- **WHAT NEEDS TO BE DONE**
Copy out the listing below word for word, keeping every line in its original order.

- **INPUT ROWS**
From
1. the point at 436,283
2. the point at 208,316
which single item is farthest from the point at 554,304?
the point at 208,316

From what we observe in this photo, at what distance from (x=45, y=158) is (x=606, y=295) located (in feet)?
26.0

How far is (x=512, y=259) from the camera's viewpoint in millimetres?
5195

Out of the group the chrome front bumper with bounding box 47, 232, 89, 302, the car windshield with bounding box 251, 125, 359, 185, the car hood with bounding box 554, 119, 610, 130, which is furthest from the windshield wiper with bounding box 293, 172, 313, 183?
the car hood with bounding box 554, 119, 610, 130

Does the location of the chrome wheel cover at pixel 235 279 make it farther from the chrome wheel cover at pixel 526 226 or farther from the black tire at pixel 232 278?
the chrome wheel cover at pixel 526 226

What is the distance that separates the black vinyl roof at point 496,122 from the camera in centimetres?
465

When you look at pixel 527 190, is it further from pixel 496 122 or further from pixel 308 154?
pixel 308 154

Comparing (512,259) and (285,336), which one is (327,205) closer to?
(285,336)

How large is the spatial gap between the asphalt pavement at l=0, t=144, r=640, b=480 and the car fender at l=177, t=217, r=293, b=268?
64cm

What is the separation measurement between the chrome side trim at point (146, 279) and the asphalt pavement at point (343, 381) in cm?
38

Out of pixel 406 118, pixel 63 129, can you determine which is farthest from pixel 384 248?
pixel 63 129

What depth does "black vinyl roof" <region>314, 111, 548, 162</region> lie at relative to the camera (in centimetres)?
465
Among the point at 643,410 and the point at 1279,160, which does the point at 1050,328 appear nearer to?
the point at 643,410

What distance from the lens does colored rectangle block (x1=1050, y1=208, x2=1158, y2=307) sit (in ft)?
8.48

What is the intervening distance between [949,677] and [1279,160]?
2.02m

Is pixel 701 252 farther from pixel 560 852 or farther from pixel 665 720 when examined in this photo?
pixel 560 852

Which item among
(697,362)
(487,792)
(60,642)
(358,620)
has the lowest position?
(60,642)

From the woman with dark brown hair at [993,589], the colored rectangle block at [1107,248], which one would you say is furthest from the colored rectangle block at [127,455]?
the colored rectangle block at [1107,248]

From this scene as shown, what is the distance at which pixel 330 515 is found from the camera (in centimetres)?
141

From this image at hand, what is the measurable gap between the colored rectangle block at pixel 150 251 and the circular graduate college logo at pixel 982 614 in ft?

- **FULL RESPONSE**
From
1. the point at 436,283
2. the point at 208,316
which single item is farthest from the point at 554,304?
the point at 208,316

From what we observe in this photo, at what distance from (x=45, y=158) is (x=606, y=295) located (in feet)?
26.0

How far is (x=512, y=259) from the camera's viewpoint in millimetres?
5195

Out of the group the chrome front bumper with bounding box 47, 232, 89, 302, the car windshield with bounding box 251, 125, 359, 185, the car hood with bounding box 554, 119, 610, 130, which is furthest from the windshield wiper with bounding box 293, 172, 313, 183?
the car hood with bounding box 554, 119, 610, 130

Does the location of the chrome wheel cover at pixel 235 279 make it farther from the chrome wheel cover at pixel 526 226 or farther from the black tire at pixel 232 278?
the chrome wheel cover at pixel 526 226

What is the distance that separates the black vinyl roof at point 496,122 from the camera in centimetres?
465

When you look at pixel 527 190, is it further from pixel 496 122 or further from pixel 308 154?
pixel 308 154

Comparing (512,259) and (285,336), which one is (327,205) closer to?
(285,336)

How large is the spatial gap between the asphalt pavement at l=0, t=144, r=640, b=480 and the car fender at l=177, t=217, r=293, b=268?
64cm

What is the separation measurement between the chrome side trim at point (146, 279) and the asphalt pavement at point (343, 381) in cm?
38

Out of pixel 406 118, pixel 63 129, can you determine which is farthest from pixel 384 248?
pixel 63 129

What depth does "black vinyl roof" <region>314, 111, 548, 162</region> lie at relative to the camera (in centimetres)?
465
Among the point at 643,410 and the point at 1279,160, which does the point at 1050,328 appear nearer to?
the point at 643,410

What distance from the lens does colored rectangle block (x1=1050, y1=208, x2=1158, y2=307) sit (in ft)?
8.48

What is the intervening distance between [949,677] and [1279,160]?
2.02m

Is pixel 701 252 farther from pixel 560 852 or farther from pixel 665 720 when examined in this photo?
pixel 560 852

Which item among
(697,362)
(487,792)
(60,642)
(358,620)
has the lowest position?
(60,642)

From the woman with dark brown hair at [993,589], the colored rectangle block at [1107,248], which one would you say is furthest from the colored rectangle block at [127,455]?
the colored rectangle block at [1107,248]

From this scene as shown, what is the distance at which pixel 330 515 is found from the camera (in centimetres)?
141

From this image at hand, what is the measurable gap between the colored rectangle block at pixel 150 251 and the circular graduate college logo at pixel 982 614 in ft?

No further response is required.